An assault on all of your senses, the Robot Restaurant is one of the most well-known tourist attractions in Tokyo. Showcasing huge animatronic creatures alongside costumed dancers, laser-shows and loud music, it’s not so much a restaurant but definitely filled with robots. You can buy tickets online or at the kiosk by the theater, although the former offers discounts.

Spot Information

  • Name: Robot Restaurant (ロボットレストラン)
  • Address: 1-chome-7-7, Kabukicho, Shinjuku, Tokyo
  • Location: The Robot Restaurant is located along KabukichoSakura-dori Street, across from the Family Mart Store - the building is hard to miss.
  • Hours: (Temporarily Closed)

Pay a visit to Hanazono Shrine

Kabukicho’s Red-Light Reputation and How to Stay Safe

A surprisingly quiet spot to reflect in the busy hub of Shinjuku, Hanazono Shrine is the unexpected shrine that appears when you need it most. Founded in the 17th century, it is dedicated to Inari, the god of fertility and success and is therefore pretty popular with local business owners and office workers. Whichever of the two you’re seeking success in, the shrine is worth a visit - you can get an omamori (fortune / good luck charm) and enjoy the evening illumination if you happen to visit after dark.

Spot Information

  • Name: Hanazono Shrine (花園神社)
  • Address: 5-chome-17-3, Kabukicho, Shinjuku, Tokyo
  • Location: The Shrine is located close to exit E1 of Shinjuku San-chome Station, just behind the Golden Gai drinking alley.
  • Hours: Open 24/7

Learn about past warriors at the Samurai Museum

One of the area’s few museums, this small but enjoyable museum has a great range of displays covering 800 years of Samurai history. There are impressive arrangements of armour, weapons and other materials spanning the changes in the battles of Japan. The museum is geared towards foreign visitors who are keen to learn about the history as opposed to those who have extensive knowledge, so it makes a great introduction to the topic.

Spot Information

  • Name: Samurai Museum
  • Address: 2-chome-25-6, Kabukicho, Shinjuku, Tokyo
  • Location: The museum is located in the heart of Kabukicho, close to the Golden Gai District.
  • Hours: (Temporarily Closed)

Go for a Drink in Golden Gai

A showa-era haven of tiny bars crammed into narrow alleys, Golden Gai has become one of the most popular drinking spots in Shinjuku.
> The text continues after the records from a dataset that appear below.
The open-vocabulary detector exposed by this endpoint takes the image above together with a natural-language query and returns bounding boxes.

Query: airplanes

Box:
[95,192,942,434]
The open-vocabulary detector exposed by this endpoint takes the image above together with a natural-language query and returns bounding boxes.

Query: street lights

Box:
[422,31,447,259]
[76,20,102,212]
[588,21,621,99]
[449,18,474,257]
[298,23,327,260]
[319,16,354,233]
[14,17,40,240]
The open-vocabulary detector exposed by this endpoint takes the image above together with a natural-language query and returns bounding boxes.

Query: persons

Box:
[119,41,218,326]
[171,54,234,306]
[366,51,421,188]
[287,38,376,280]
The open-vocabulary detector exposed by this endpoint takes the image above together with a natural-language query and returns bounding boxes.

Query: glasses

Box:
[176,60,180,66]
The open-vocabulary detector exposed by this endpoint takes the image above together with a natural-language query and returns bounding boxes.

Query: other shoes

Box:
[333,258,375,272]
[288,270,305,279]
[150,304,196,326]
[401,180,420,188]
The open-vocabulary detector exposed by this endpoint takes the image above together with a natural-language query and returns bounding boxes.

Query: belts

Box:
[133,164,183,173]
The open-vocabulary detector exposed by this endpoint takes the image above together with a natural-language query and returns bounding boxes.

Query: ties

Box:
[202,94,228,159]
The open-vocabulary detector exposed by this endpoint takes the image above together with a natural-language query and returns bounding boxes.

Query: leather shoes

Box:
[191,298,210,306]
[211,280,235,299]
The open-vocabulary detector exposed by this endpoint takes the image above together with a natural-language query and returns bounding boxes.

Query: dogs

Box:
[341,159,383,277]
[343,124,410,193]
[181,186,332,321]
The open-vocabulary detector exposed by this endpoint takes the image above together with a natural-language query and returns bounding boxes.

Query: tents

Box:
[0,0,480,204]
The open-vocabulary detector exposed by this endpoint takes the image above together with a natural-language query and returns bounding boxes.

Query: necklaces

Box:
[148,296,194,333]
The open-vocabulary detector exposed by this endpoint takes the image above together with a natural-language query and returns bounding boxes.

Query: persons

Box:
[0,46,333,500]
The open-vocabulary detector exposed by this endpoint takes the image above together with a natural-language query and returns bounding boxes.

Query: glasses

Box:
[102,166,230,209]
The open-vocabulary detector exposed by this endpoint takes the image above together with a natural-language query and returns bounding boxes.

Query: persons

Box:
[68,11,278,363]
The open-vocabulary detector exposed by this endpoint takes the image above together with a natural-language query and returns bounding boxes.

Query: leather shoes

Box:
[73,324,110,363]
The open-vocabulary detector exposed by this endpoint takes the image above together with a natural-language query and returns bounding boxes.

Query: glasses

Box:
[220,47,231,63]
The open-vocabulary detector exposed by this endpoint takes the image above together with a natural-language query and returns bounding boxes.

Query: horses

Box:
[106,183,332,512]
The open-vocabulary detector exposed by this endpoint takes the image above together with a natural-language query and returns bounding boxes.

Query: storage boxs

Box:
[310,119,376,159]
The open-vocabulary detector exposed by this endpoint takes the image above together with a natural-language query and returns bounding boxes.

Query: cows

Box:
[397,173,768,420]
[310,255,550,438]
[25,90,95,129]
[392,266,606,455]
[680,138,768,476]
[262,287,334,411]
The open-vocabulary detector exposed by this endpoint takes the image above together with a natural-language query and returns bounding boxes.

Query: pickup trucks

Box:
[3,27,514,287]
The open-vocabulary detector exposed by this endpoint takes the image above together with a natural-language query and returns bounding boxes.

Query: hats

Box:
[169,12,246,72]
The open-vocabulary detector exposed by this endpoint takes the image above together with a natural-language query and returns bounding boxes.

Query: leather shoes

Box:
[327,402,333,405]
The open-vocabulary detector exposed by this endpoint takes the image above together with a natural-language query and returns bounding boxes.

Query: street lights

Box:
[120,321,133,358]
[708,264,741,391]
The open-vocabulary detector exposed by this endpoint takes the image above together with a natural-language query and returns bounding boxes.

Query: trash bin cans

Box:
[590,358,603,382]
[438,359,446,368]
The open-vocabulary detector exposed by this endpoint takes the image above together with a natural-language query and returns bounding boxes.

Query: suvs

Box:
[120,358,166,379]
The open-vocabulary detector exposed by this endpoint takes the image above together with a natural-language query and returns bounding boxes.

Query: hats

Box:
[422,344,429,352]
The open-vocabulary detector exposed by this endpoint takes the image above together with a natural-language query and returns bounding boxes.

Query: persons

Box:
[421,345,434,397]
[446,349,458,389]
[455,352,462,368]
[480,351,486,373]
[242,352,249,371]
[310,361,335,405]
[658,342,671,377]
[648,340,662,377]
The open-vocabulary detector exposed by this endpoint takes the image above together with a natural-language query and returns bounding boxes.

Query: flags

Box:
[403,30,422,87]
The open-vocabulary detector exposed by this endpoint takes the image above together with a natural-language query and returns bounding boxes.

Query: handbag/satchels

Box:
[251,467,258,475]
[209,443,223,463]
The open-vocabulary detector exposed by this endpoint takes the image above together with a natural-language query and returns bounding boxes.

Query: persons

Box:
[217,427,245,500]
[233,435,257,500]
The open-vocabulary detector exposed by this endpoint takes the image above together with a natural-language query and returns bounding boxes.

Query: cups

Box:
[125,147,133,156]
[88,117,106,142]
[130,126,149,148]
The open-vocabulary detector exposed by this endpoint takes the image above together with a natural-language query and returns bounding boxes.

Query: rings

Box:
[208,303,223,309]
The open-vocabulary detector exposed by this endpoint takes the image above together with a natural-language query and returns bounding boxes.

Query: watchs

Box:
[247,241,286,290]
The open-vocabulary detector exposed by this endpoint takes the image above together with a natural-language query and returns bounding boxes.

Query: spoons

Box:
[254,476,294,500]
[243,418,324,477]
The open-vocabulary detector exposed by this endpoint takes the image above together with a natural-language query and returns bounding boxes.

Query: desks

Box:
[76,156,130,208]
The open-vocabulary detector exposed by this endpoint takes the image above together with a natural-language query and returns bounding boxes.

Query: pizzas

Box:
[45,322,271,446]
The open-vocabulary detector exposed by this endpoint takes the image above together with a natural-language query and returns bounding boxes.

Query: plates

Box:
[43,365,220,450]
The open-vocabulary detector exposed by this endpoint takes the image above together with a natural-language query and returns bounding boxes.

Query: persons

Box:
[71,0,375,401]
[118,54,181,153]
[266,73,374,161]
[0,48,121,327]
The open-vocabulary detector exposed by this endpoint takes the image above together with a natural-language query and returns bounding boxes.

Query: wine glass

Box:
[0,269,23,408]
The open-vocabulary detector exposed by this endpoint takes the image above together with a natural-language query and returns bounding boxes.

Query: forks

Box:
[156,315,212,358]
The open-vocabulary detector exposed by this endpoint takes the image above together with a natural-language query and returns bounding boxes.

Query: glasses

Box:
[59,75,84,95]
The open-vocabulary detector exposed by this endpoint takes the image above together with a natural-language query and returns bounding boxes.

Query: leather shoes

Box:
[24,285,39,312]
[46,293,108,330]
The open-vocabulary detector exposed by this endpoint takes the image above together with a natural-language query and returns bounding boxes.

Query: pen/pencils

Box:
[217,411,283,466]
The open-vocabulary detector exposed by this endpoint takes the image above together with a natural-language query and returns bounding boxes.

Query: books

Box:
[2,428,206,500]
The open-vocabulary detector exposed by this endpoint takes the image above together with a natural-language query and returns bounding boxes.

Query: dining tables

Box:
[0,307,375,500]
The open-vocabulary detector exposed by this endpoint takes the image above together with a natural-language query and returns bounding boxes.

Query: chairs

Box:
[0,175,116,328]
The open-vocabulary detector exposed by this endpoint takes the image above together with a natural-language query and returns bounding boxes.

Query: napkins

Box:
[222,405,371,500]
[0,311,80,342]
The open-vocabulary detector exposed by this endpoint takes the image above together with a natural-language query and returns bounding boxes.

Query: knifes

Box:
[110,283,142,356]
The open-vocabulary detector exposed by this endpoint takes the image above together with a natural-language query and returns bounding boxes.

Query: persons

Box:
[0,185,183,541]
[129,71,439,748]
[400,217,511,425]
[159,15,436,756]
As most of the bars can only squeeze in a handful of people, you may have to shop around before you find one you can fit in, but there are over 100 to choose from. Many of the bars have themes - like heavy metal, medical horror or celebrity guests. It’s worth remembering that some bars have an entry charge, but it will be clearly signposted. Head to Bar Darling, Albatross or Bitter Orange to get started and then do some exploring!

Spot Information

  • Name: Golden Gai (新宿ゴールデン街)
  • Address: 1 chome-1-6 Kabukicho, Shinjuku, Tokyo
  • Location: Golden Gai is located close to Hanazono-Jinja Shrine in the Kabukicho area of Shinjuku and is best accessed via Exit E1 of Shinjuku Station.
  • Hours: Vary by establishment, but most open around 8pm and run late into the night.